7. Substantially all (that is, at least 75%) of the patient care services that the NPP furnishes to the physician’s practice must be primary care services or mental health care services.
8. The physician cannot impose practice restrictions on the NPP that unreasonably restrict the NPP’s ability to practice in the geographic area.
9. Records of the amount of remuneration by the hospital to the physician, and by the physician to the NPP, must be maintained for at least six years.
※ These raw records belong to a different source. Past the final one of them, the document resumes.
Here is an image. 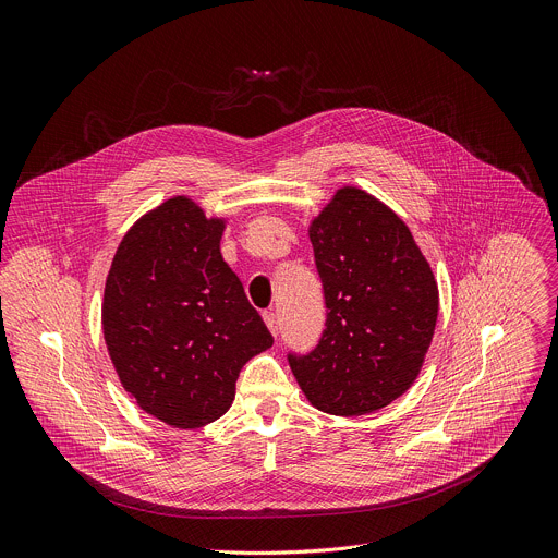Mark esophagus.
Instances as JSON below:
<instances>
[{
    "instance_id": "esophagus-1",
    "label": "esophagus",
    "mask_w": 558,
    "mask_h": 558,
    "mask_svg": "<svg viewBox=\"0 0 558 558\" xmlns=\"http://www.w3.org/2000/svg\"><path fill=\"white\" fill-rule=\"evenodd\" d=\"M264 320H266L268 329L277 337V333H279V318H277V314L275 312H264Z\"/></svg>"
}]
</instances>
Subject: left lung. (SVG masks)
I'll return each mask as SVG.
<instances>
[{
  "label": "left lung",
  "mask_w": 558,
  "mask_h": 558,
  "mask_svg": "<svg viewBox=\"0 0 558 558\" xmlns=\"http://www.w3.org/2000/svg\"><path fill=\"white\" fill-rule=\"evenodd\" d=\"M310 242L327 318L310 354H288L290 369L316 409L374 413L422 369L439 307L433 270L404 221L356 186L312 219Z\"/></svg>",
  "instance_id": "8db88e82"
}]
</instances>
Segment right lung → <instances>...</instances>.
<instances>
[{"mask_svg": "<svg viewBox=\"0 0 558 558\" xmlns=\"http://www.w3.org/2000/svg\"><path fill=\"white\" fill-rule=\"evenodd\" d=\"M221 233L225 219L171 197L128 231L105 281L102 337L121 385L173 428L225 415L242 367L272 345Z\"/></svg>", "mask_w": 558, "mask_h": 558, "instance_id": "1", "label": "right lung"}]
</instances>
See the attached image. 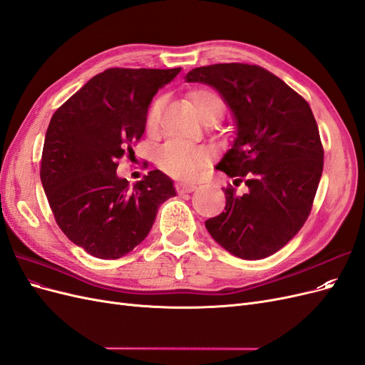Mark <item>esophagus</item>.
Listing matches in <instances>:
<instances>
[{"mask_svg": "<svg viewBox=\"0 0 365 365\" xmlns=\"http://www.w3.org/2000/svg\"><path fill=\"white\" fill-rule=\"evenodd\" d=\"M176 192L178 193H192L197 189V185L195 182H185V181H180L176 182Z\"/></svg>", "mask_w": 365, "mask_h": 365, "instance_id": "obj_1", "label": "esophagus"}]
</instances>
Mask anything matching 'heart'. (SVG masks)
<instances>
[{
	"instance_id": "1",
	"label": "heart",
	"mask_w": 365,
	"mask_h": 365,
	"mask_svg": "<svg viewBox=\"0 0 365 365\" xmlns=\"http://www.w3.org/2000/svg\"><path fill=\"white\" fill-rule=\"evenodd\" d=\"M190 102L201 120L216 121L222 117L225 111V103L213 90H196L190 94ZM163 108V98H155L148 109L146 129L153 130L157 128ZM208 160V152L205 148L185 145V143L169 141L160 148L157 153V163L160 169L176 178H192L200 172Z\"/></svg>"
}]
</instances>
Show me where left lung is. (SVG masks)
<instances>
[{
    "label": "left lung",
    "instance_id": "8db88e82",
    "mask_svg": "<svg viewBox=\"0 0 365 365\" xmlns=\"http://www.w3.org/2000/svg\"><path fill=\"white\" fill-rule=\"evenodd\" d=\"M187 82L213 86L236 118V138L216 165L245 182L224 189L225 212L205 220L217 244L257 260L283 248L311 213L324 150L312 109L280 77L259 65L215 63L193 68Z\"/></svg>",
    "mask_w": 365,
    "mask_h": 365
}]
</instances>
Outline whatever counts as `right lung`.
<instances>
[{"label": "right lung", "mask_w": 365, "mask_h": 365, "mask_svg": "<svg viewBox=\"0 0 365 365\" xmlns=\"http://www.w3.org/2000/svg\"><path fill=\"white\" fill-rule=\"evenodd\" d=\"M181 68H108L56 109L43 140L41 181L56 224L73 244L105 260L146 239L173 182L150 170L129 185L118 160L145 134L152 97Z\"/></svg>", "instance_id": "obj_1"}]
</instances>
The exception may be used by a hospital, FQHC, or RHC only once every three years with respect to the same referring physician. However, this three-year limitation does not apply where an NPP is replacing an NPP who terminated his or her employment or contractual arrangement within one year of its commencement, and the remuneration provided to the physician is provided during a period that does not exceed two consecutive years from the commencement of that employment or contractual arrangement.
CMS expanded the definition of a compensation arrangement to include independent contractors, employees, and "other" arrangements. Thus, the NPP need not be a bona fide employee, as specified in the proposed rule.
However, regardless of whether the NPP is an employee or an independent contractor, the compensation arrangement must be directly between the physician (or physician organization) and the NPP. This requirement would prohibit, among other things, staffing services from holding the contract.